Smuggling suspect knew of frigid cold before Indian family’s death on Canada border, prosecutors say
Minneapolis, March 27
A man accused of helping smuggle people across the US-Canadian border had been warned of blizzard conditions before he arranged for four members of an Indian family to cross in 2022, prosecutors allege.
The parents and two young children froze to death.
Harshkumar Ramanlal Patel, 28, who prosecutors say went by the alias ‘Dirty Harry’, is due in federal court in Minnesota on Wednesday on seven counts of human smuggling.
The man he allegedly hired to drive the Indian nationals from the Canadian border to Chicago also faces four counts, according to a new indictment unsealed last week.
The alleged driver, Steve Shand, of Deltona in Florida, was arrested and charged with human smuggling two years ago. He has pleaded not guilty and remains free. Proceedings in his case have been put on hold several times.
In a recent court document, an agent with the US Department of Homeland Security said Patel has been refused a US visa at least five times — four times at US consulates in India and once at the US consulate in Ottawa in Canada. He is in the US illegally, the agent said.
Patel’s name didn’t emerge until he was arrested in Chicago last month on a previously sealed warrant issued last September. Defence attorney Thomas Leinenweber said in an email that Patel will plead not guilty on Wednesday. He didn’t elaborate.
Unsealed court papers connect Patel with a human trafficking group based in Gujarat. The group allegedly would get Indian nationals into Canada on student visas, then move them on to Chicago.

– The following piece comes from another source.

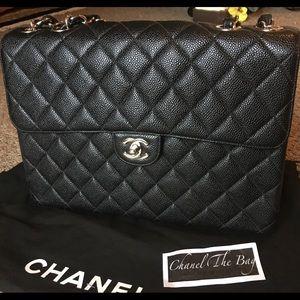 ad7e630fe308 Chanel east west ivory caviar Chanel vintage jumbo caviar silver hw ...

The migrants would work for substandard wages at Indian restaurants while they paid off debt to the smugglers, according to the court documents.
Prosecutors allege Shand was driving a rented 15-passenger van when it was stopped by the US Border Patrol in Minnesota just south of the Canadian border on January 19, 2022.

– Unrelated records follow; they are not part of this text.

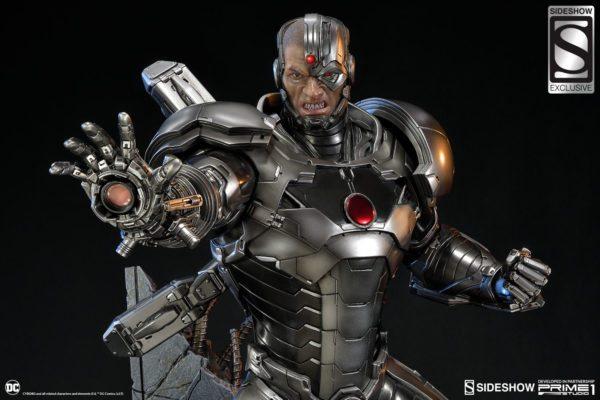 Cyborg-Statue-4-600x400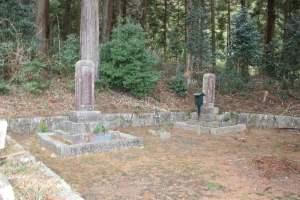 遠山景行の墓と安住尼の墓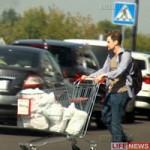 Tin tức trong ngày - Snowden bị bắt gặp đi mua sắm tại Nga?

Inside the van were two Indians from Gujarat who had entered the US illegally, while five others were spotted walking nearby. According to court documents, they told officers they’d been walking for more than 11 hours in temperatures well below zero Fahrenheit (-34 Celsius).
One person was hospitalised with severe cold-related injuries.

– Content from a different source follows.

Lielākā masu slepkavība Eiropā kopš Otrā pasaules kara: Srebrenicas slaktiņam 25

A man with the group told authorities he paid the equivalent of about USD 87,000 to get smuggled into the US. He also had a backpack that contained children’s clothes and a diaper, but there were no children in the group.
The man told authorities he was carrying the items for a family of four with a small child, all of whom had separated from his group during the night. Later that day, the Royal Canadian Mounted Police found the four dead, just 10 metres from the border near Emerson in Manitoba.
According to a series of messages sent via WhatsApp, Shand told Patel, “Make sure everyone is dressed for the blizzard conditions please.” Patel replied, “Done.” Then Shand remarked, “We not losing any money.”
The victims were identified as Jagdish Patel, 39; his wife, Vaishaliben, 34; their 11-year-old daughter, Vihangi; and 3-year-old son Dharmik, all from the village of Dingucha in Gujarat. It’s not clear if they were related to the defendant because Patel is a common name in India.
Jagdish Patel and his wife were educated and had worked as teachers, but sought a better life in the US, relatives have said.